Once constructed, the pillars will resolve the decades-old dispute among farmers of the two states concerning land ownership and possession. The pillars will be numbered odd and even — odd number signifying land belonging to Haryana and even number will denote land belonging to Uttar Pradesh.

The height of each pillar will be 21.5 m — 15 m will be underground and 6 m above.

The site for the pillars was earmarked by the Survey of India last year. In all, 44 pillars are to be erected in Badi Kalan village in the district on a trial base. The Public Works Department, Haryana, will erect 20 pillars, while its counterpart in Uttar Pradesh will erect the remaining pillars.

The estimated cost of erecting pillars in Haryana would be Rs 126.11 crore.

The project was to start on April 23, but for the Covid-induced lockdown, it was delayed. The work started last month; its deadline is August 22.

Two pillars have been erected, while the foundation of 10 pillars has been laid.

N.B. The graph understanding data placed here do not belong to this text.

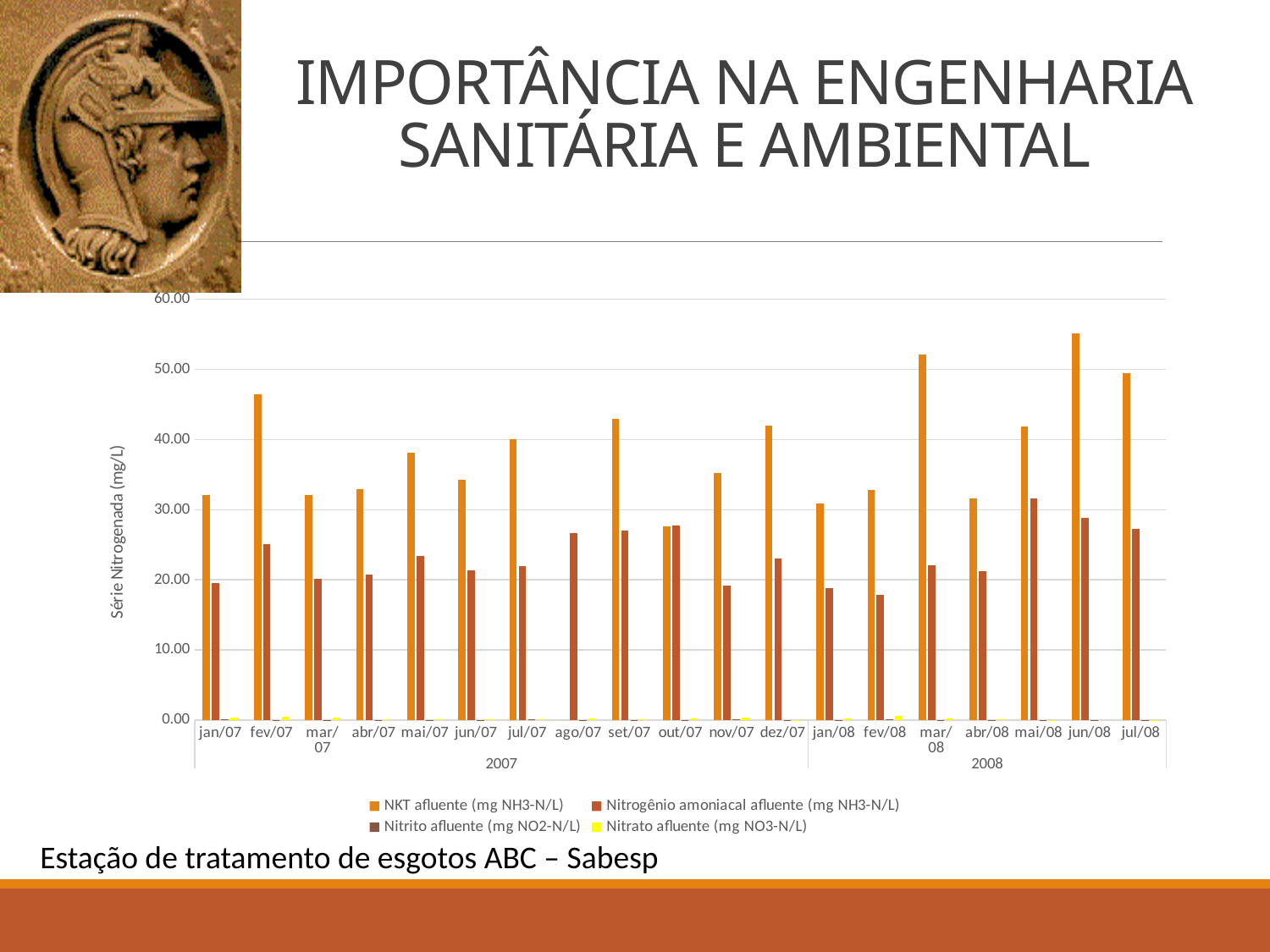
Is the NKT afluente value for mar/08 greater or less than 50.00? greater Is the Nitrogênio amoniacal afluente value for fev/08 greater or less than 20.00? less What is the title of the vertical axis? Série Nitrogenada (mg/L) Which month has the larger NKT afluente value, fev/07 or mar/07? fev/07 How many months are shown along the x axis? 19 What kind of chart is shown on the slide? bar chart Is the Nitrogênio amoniacal afluente value for fev/07 greater or less than 20.00? greater In which month is the NKT afluente value highest? jun/08 In which month is the Nitrogênio amoniacal afluente value highest? mai/08 How many series does the legend list? 4 Which month has the larger Nitrogênio amoniacal afluente value, jan/08 or mai/08? mai/08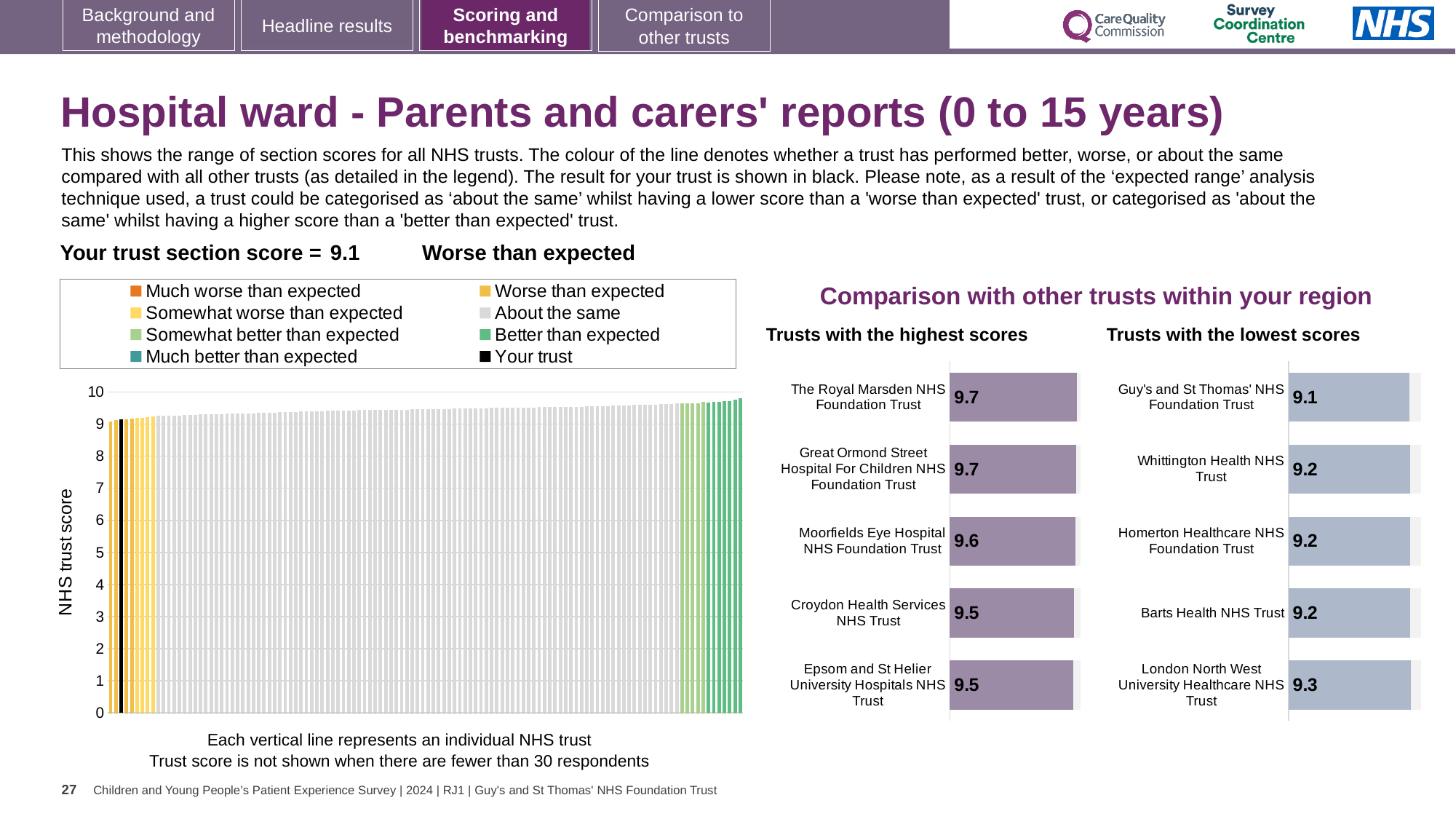
How many entries does the legend above the left chart list? 8 In the 'Trusts with the highest scores' chart, what is the score for Moorfields Eye Hospital NHS Foundation Trust? 9.6 What kind of chart is the large chart on the left showing NHS trust scores? Bar chart How many trusts are shown in the 'Trusts with the highest scores' chart? 5 In the 'Trusts with the highest scores' chart, what is the difference between the scores of The Royal Marsden NHS Foundation Trust and Croydon Health Services NHS Trust? 0.2 In the 'Trusts with the lowest scores' chart, which trust has the lowest score? Guy's and St Thomas' NHS Foundation Trust In the 'Trusts with the lowest scores' chart, what is the score for Whittington Health NHS Trust? 9.2 In the 'Trusts with the lowest scores' chart, which trust has the highest score? London North West University Healthcare NHS Trust In the 'Trusts with the lowest scores' chart, which has the larger score: Guy's and St Thomas' NHS Foundation Trust or London North West University Healthcare NHS Trust? London North West University Healthcare NHS Trust In the large chart on the left, do the bar values rise or fall from left to right along the x axis? Rise In the 'Trusts with the highest scores' chart, what is the score for The Royal Marsden NHS Foundation Trust? 9.7 How many trusts are shown in the 'Trusts with the lowest scores' chart? 5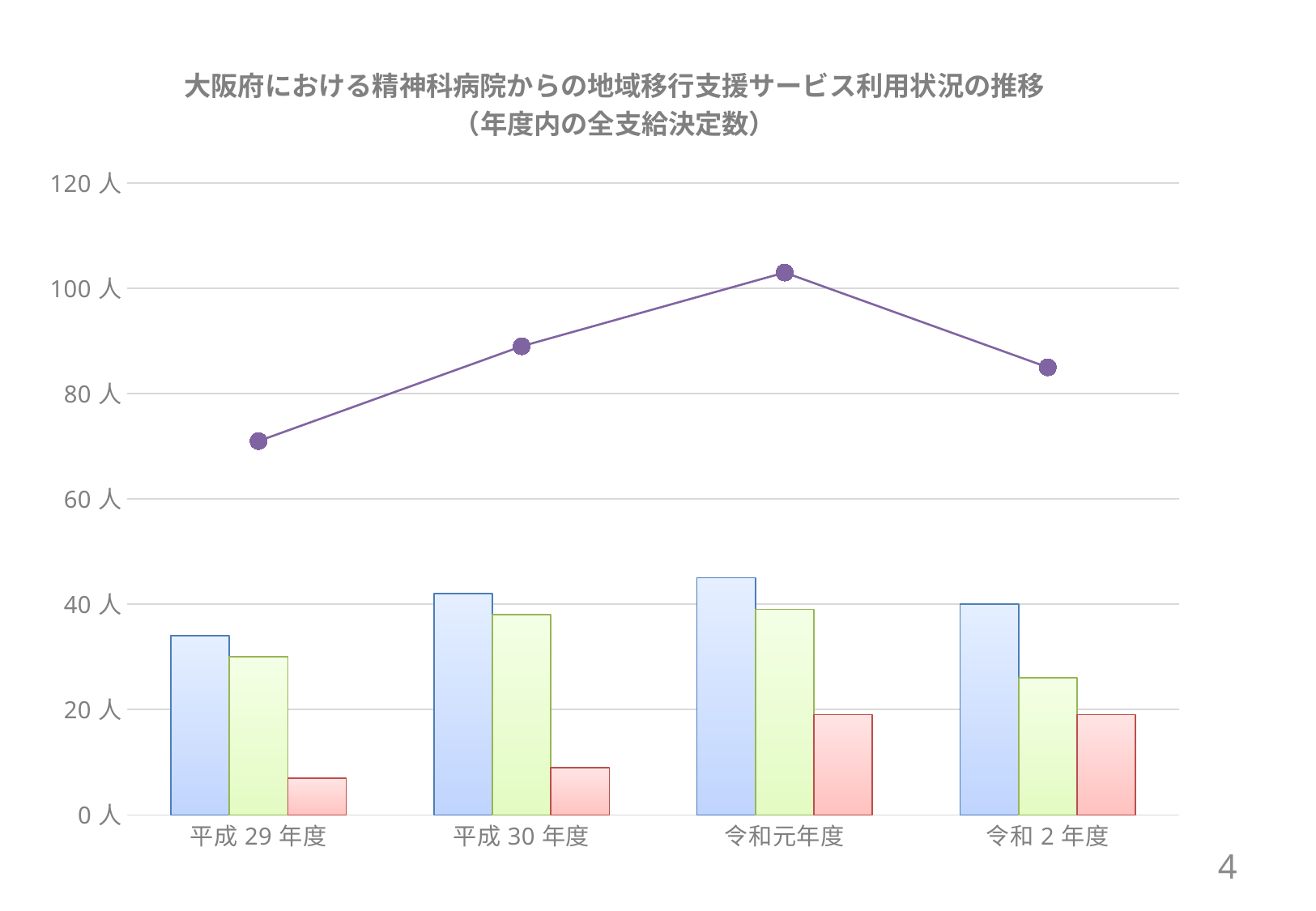
Is the value of the blue bar for 令和元年度 greater or less than 40人? greater How does the purple line change from 平成29年度 to 令和2年度? It rises until 令和元年度, then falls Is the value of the purple line for 令和元年度 greater or less than 100人? greater In which fiscal year does the purple line reach its highest point? 令和元年度 How many fiscal-year categories are shown on the x axis? 4 In which fiscal year is the purple line at its lowest point? 平成29年度 Is the value of the purple line for 平成29年度 greater or less than 80人? less For 令和2年度, which is larger, the blue bar or the green bar? The blue bar What kind of chart is shown on the slide? A combined bar and line chart In which fiscal year is the green bar the lowest? 令和2年度 What is the title of the chart? 大阪府における精神科病院からの地域移行支援サービス利用状況の推移（年度内の全支給決定数）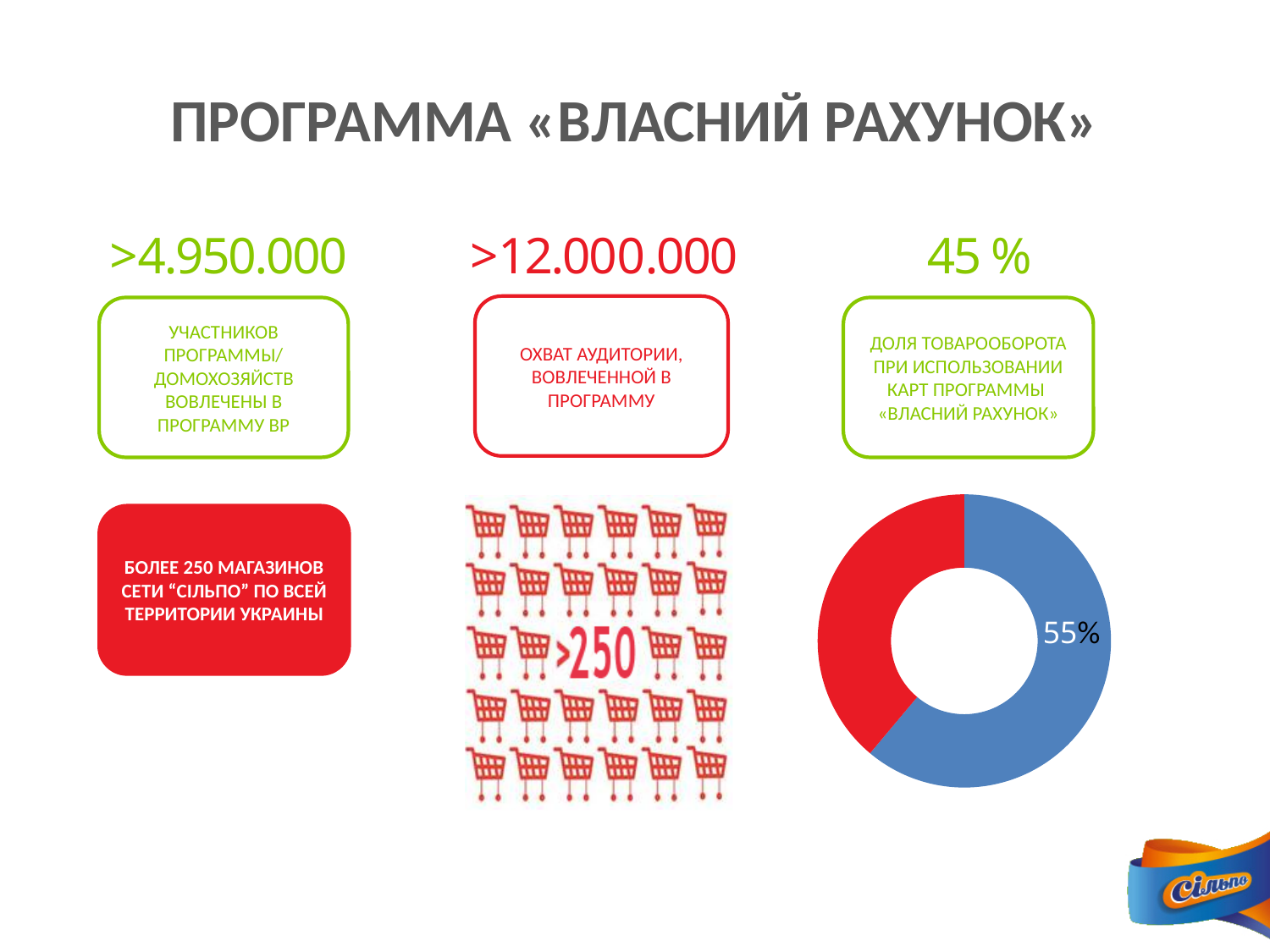
What value is labelled on the blue slice of the doughnut chart? 55% Does the doughnut chart on the slide show a legend? No What colour is the slice of the doughnut chart labelled 55%? Blue Is the blue slice of the doughnut chart greater or less than 50% of the whole? greater Which slice of the doughnut chart is larger, the blue one or the red one? Blue What kind of chart is shown at the bottom right of the slide? Doughnut (pie) chart Which slice of the doughnut chart is the smallest? The red slice How many slices does the doughnut chart at the bottom right have? 2 Is the red slice of the doughnut chart greater or less than 50% of the whole? less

Karnal SDM Ayush Sinha, who is monitoring the project, said: “The decision to erect pillars was taken by the two state governments after a meeting held in January last year. This will end the decades-old dispute among farmers of Haryana and UP.”

Since 1950s, several violent clashes have taken place among farmers of the two states over thousands of acres of land. Every time the Yamuna changes its course when it is flooded, there is confusion about land ownership. Crops sown by farmers of one state are harvested by farmers of the other state, leading to clashes.

In the 1970s, the Dixit committee was set up to resolve the problem. It had demarcated the land in 1975, taking the flow of the Yamuna at that time as the border between the two states, but it did not put a permanent end to the problem.